═════ Input ═════
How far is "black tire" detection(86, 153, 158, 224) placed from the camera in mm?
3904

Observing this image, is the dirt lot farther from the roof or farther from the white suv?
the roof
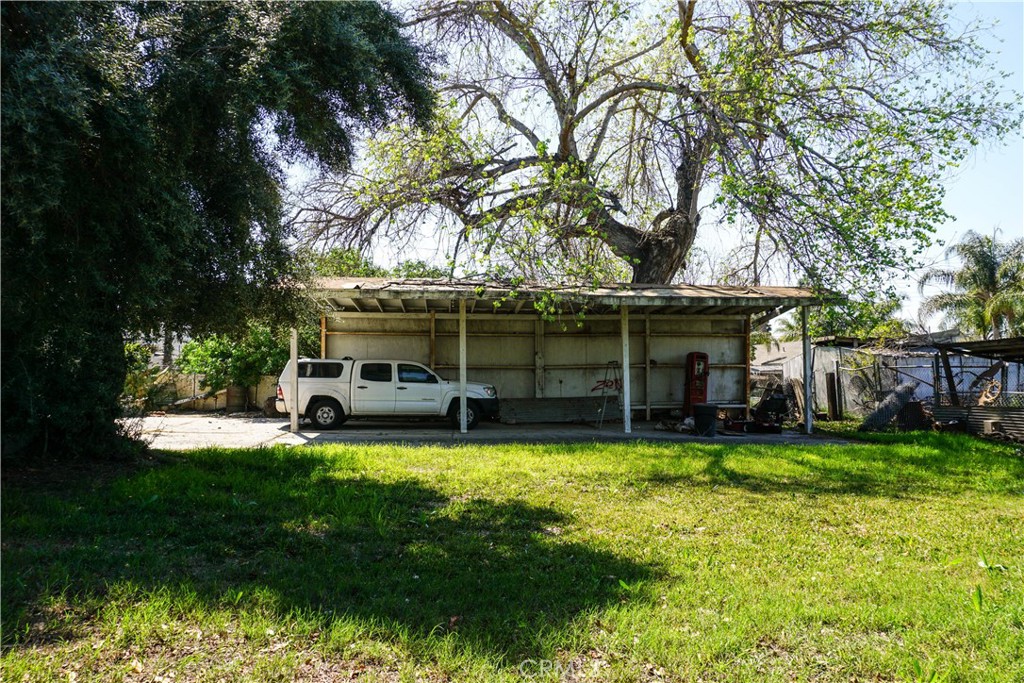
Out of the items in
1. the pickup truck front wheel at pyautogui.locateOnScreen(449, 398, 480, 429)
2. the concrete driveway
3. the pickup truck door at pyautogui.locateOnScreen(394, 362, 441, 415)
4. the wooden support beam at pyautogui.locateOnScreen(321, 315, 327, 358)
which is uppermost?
the wooden support beam at pyautogui.locateOnScreen(321, 315, 327, 358)

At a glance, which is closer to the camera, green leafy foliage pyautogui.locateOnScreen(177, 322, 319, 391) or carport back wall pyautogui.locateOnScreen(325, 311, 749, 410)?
carport back wall pyautogui.locateOnScreen(325, 311, 749, 410)

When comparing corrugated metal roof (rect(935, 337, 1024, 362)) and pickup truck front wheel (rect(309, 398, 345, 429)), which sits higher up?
corrugated metal roof (rect(935, 337, 1024, 362))

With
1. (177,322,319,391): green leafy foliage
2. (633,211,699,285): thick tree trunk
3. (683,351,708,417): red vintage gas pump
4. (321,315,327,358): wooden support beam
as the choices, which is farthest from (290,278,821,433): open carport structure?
(177,322,319,391): green leafy foliage

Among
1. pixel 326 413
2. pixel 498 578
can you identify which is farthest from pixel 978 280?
pixel 498 578

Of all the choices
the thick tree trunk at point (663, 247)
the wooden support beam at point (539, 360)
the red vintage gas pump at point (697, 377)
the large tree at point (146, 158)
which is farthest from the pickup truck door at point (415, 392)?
the red vintage gas pump at point (697, 377)

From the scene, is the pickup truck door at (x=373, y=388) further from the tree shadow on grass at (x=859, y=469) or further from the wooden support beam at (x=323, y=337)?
the tree shadow on grass at (x=859, y=469)

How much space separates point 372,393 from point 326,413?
3.82 ft

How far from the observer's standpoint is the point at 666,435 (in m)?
14.9

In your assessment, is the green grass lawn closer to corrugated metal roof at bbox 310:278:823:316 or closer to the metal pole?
corrugated metal roof at bbox 310:278:823:316

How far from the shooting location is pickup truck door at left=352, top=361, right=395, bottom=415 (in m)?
15.2

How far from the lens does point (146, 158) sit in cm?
598

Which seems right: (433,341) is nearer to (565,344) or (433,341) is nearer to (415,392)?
(415,392)

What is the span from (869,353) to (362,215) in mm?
16992

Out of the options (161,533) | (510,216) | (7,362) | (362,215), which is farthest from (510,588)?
(362,215)
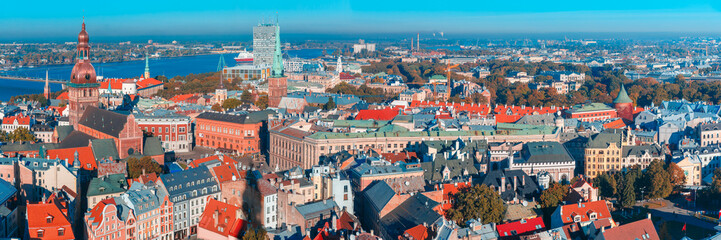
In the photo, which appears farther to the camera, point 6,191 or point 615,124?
point 615,124

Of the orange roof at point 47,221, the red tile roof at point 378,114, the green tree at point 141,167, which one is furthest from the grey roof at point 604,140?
the orange roof at point 47,221

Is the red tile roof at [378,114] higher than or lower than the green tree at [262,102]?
higher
═════
Exercise prompt => Retype the records above exactly, starting at the line that contains "What is the" and going through the last line, and leave out any pictures.

Expected answer =>
What is the span from (869,353) to (362,215) in mm?
16992

Out of the options (161,533) | (510,216) | (7,362) | (362,215), which is farthest from (510,588)?
(362,215)
In the photo, which appears farther to the camera, point 6,191 or point 615,124?
point 615,124

Of the orange roof at point 47,221, the red tile roof at point 378,114, the green tree at point 141,167, which one is furthest from the grey roof at point 604,140?
the orange roof at point 47,221

Is the red tile roof at [378,114] higher than or lower than the green tree at [262,102]?
higher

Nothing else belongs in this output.